The suggestion of the curative power of the Lourdes water, for instance, is thus thrown out, partly in books, partly by oral addresses; and a certain percentage of persons succeed in so persuading themselves of that curative efficacy that when they bathe in the water they are actually cured.

These schemes of self-suggestion, as I have termed them, constitute one of the most interesting parts of my subject, and will need careful study at a later point. But here it is important to point out that in order to make self-suggestion operative, no strong belief or enthusiasm, such as those schemes imply, is really necessary. No recorded cases of self-suggestion, I think, are more instructive than those published by Dr. Hugh Wingfield in Proceedings S.P.R., vol. v. p. 279. (The paper was printed anonymously.) Dr. Wingfield was a Demonstrator in Physiology in the University of Cambridge, and his subjects were mainly candidates for the Natural Sciences Tripos. In these cases there was no excitement of any kind, and no previous belief. The phenomena occurred incidentally during a series of experiments on other points, and were a surprise to every one concerned. The results achieved were partly automatic writing and partly phenomena of neuro-muscular excitability; - stiffening of the arms, and so forth.

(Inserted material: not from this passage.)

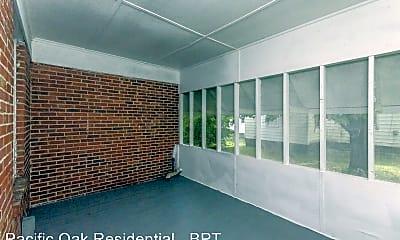 Bedroom, 112 E Bayshore Blvd, 2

The passage quoted in 518 D goes far to prove Dr. Wingfield's general thesis (p. 283), "It seems probable that... all phenomena capable of being produced by the suggestion of the hypnotiser can also be produced by self-suggestion in a self-suggestive subject".

Experiments like these, - confirming with modern care the conclusions reached by Fahnestock (see 518 A) and others at various points in hypnotic history, - seem to me to open a new inlet into human faculty, as surprising in its way as those first wild experiments of Mesmer himself. Who would have supposed that a healthy undergraduate could " by an effort of mind throw his whole body into a state of cataleptic rigidity, so that he could rest with his heels on one chair and head on another, and remain supported in that condition"? or that other healthy young men could "close their own eyes so that they were unable to open them," and the like? The trivial character of these laboratory experiments makes them physiologically the more remarkable. There is the very minimum of predisposing conditions, of excited expectation, or of external motive prompting to extraordinary effort. And the results are not subjective merely - relief of pain and so on - but are definite neuro-muscular changes, capable of unmistakable test.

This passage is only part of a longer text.